Der Bundesvorstand unterstützte etwa einen Antrag, mit dem der Parteitag "Koalitionen und ähnliche Formen der Zusammenarbeit" der CDU mit Linkspartei und AfD ausschließen soll. Das zielt vor allem auf die Landtagswahlen in Thüringen, Sachsen und Brandenburg im kommenden Jahr. Unter anderen hatte Brandenburgs CDU-Chef Ingo Senftleben eine Zusammenarbeit mit der Linken ins Spiel gebracht. Hintergrund sind die Umfragen in den drei Bundesländern, in denen AfD und Linke zusammen auf bis zu 44 Prozent kommen.

§ **Arbeitsauftrag**: Gib aus dem Text über den Antrag im CDU-Bundesvorstand den Abschnitt wortgetreu wieder, beginnend bei „Der Bundesvorstand unterstützte“ und endend bei „44 Prozent kommen.“.

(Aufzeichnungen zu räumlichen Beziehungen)
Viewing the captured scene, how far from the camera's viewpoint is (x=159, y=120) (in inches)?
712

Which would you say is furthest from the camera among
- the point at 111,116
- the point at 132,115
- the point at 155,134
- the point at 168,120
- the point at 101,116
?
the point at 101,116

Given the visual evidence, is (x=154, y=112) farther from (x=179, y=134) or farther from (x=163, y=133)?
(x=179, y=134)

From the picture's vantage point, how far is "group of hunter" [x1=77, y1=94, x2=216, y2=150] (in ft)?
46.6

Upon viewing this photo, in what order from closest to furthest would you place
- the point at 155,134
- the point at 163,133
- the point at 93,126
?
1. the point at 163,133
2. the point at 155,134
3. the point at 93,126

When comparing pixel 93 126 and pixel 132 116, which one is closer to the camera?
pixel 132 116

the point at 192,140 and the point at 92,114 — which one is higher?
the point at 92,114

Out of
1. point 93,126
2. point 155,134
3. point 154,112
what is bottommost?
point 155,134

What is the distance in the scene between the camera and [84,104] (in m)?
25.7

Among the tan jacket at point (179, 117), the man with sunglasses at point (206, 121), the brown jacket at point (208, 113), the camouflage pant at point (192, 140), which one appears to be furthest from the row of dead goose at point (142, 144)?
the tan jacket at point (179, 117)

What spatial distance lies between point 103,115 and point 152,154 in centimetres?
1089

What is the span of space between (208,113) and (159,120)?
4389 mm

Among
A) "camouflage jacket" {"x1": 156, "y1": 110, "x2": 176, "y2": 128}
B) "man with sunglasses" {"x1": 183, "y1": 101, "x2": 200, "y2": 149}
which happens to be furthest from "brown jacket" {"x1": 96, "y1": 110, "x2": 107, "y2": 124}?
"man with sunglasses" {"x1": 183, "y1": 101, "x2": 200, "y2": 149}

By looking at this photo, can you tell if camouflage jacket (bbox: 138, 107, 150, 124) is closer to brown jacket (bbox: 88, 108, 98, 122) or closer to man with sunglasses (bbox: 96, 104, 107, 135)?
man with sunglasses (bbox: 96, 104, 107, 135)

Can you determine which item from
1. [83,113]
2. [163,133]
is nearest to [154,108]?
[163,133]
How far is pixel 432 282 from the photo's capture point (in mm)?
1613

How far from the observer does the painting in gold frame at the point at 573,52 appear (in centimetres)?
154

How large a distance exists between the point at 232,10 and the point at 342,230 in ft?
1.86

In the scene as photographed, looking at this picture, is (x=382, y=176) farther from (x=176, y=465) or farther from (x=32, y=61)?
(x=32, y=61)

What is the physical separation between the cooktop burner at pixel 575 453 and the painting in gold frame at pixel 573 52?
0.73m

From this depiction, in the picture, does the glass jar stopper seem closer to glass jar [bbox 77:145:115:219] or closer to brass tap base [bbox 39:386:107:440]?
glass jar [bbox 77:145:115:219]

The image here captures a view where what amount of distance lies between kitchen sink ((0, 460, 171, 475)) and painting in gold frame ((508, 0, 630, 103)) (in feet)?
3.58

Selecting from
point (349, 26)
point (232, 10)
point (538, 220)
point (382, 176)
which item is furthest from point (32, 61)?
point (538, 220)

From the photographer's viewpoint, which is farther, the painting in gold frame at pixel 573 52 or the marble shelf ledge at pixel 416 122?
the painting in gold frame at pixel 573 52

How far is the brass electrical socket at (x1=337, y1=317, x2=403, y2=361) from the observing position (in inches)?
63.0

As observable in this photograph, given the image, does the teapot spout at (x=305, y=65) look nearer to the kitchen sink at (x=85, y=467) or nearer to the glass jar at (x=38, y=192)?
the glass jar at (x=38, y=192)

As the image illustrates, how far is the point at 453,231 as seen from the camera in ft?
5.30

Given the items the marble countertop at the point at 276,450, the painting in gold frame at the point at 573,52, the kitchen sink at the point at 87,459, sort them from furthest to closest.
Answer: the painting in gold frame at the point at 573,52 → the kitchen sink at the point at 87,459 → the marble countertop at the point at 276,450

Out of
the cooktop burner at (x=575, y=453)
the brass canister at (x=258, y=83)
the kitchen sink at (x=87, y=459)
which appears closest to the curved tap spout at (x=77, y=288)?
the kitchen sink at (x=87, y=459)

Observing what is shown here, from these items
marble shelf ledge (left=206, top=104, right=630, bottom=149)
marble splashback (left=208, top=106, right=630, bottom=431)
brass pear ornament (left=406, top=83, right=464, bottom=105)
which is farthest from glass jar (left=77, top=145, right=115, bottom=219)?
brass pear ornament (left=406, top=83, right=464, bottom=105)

§ **Lösung der Aufgabe**:
Der Bundesvorstand unterstützte etwa einen Antrag, mit dem der Parteitag "Koalitionen und ähnliche Formen der Zusammenarbeit" der CDU mit Linkspartei und AfD ausschließen soll. Das zielt vor allem auf die Landtagswahlen in Thüringen, Sachsen und Brandenburg im kommenden Jahr. Unter anderen hatte Brandenburgs CDU-Chef Ingo Senftleben eine Zusammenarbeit mit der Linken ins Spiel gebracht. Hintergrund sind die Umfragen in den drei Bundesländern, in denen AfD und Linke zusammen auf bis zu 44 Prozent kommen.